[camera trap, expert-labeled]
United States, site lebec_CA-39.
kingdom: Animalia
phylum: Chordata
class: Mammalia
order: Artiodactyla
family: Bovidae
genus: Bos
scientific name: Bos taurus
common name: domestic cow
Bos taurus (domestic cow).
━━━━━━
■ THE PROBLEM
Restate all of the material exactly.

■ WRITTEN RESPONSE
[camera trap, expert-labeled]
United States, site lebec_CA-39.
kingdom: Animalia
phylum: Chordata
class: Mammalia
order: Artiodactyla
family: Bovidae
genus: Bos
scientific name: Bos taurus
common name: domestic cow
Bos taurus (domestic cow).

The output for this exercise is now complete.